Yes, unfortunately you need thorough documentation in order to have a case. Do you have insurance under your parents? It seems that maybe you should get a good primary care doctor who can refer you to the right doctors. It may take some time to build a case, but maybe the docs can determine the cause of your illness and treat you for it. Who knows? Maybe it is something that is curable. You're so young, just don't give up on yourself. Take care.

Hire an attorney to appeal that specializes in SSI/SSDI and there will be no upfront costs or fees. If an attorney wants anything up front, find someone else. The attorneys who work in disability get paid when they win your case.

Psalm 23, I totally can relate to what you were saying about being jealous watching others it. My hubby can eat anything and he feels bad about it. Sometimes when we go to a restaurant, I get emotional realizing I can't eat normal food. I have had to leave the table to go to the restroom to cry my eyeballs out. And then the waiters make you feel bad when you just order mashed potatoes and water. I actually had a waiter offer to buy me a salad to go with my potato soup once. He was really worried that my husband didn't want me to eat. When he saw I only had a few bites of my soup, he just got quiet.

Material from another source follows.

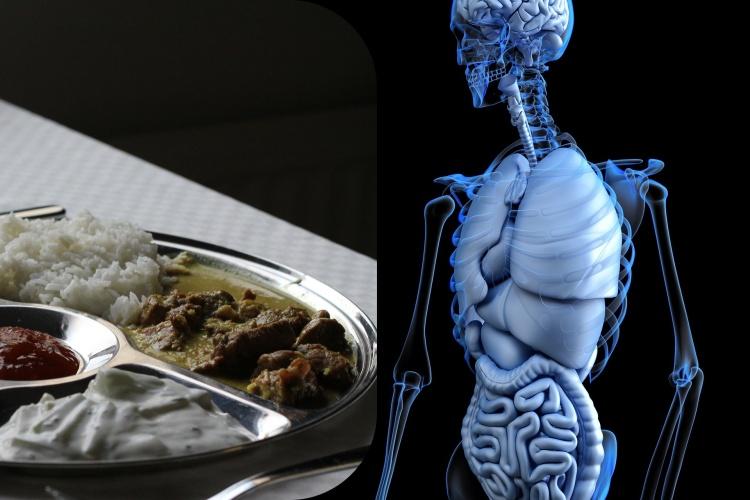 Dhatu - impact de nourriture sur notre corps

Kris4444, I'm so glad that your scan at least showed the GP. Mine did not, but I know when I stick to the diet I do much better, which means no vomiting. I still have bloating and nausea after only a few sips of Glucerna and water. When I first started getting sick, I put on about 7 or 8 lbs, then I rapidly lost 20 lbs. My constipation has been severe, having to use enemas. My GI put me on Linzess in December, it started working about 2 weeks into taking it, but then I started having (sorry for TMI) severe diarrhea and incontinence. Tried every other day and every third day, but same issues after a couple of weeks. If you have problems with the Linzess, ask your doctor about Amitza. So far, I have only been taking 8 mcg, lowest dose, but it has helped some. I'm afraid to increase it, but I noticed constipation is getting worse again so I may try bumping it up to 16. Hope you find some relief.

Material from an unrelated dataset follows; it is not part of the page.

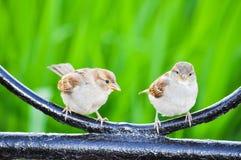 两只麻雀坐,谈话 库存照片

I have nausea with vomiting throughout the day everyday. It is very difficult to stay hydrated because of early satiety, too. I mix my Glucerna with a little water as I drink it (this is my main source of nutrition for past several months). Just try to do the best you can. Some people have suggested Gatorade or PowerAde. You may want to try sipping on that throughout the day. Hope you feel better.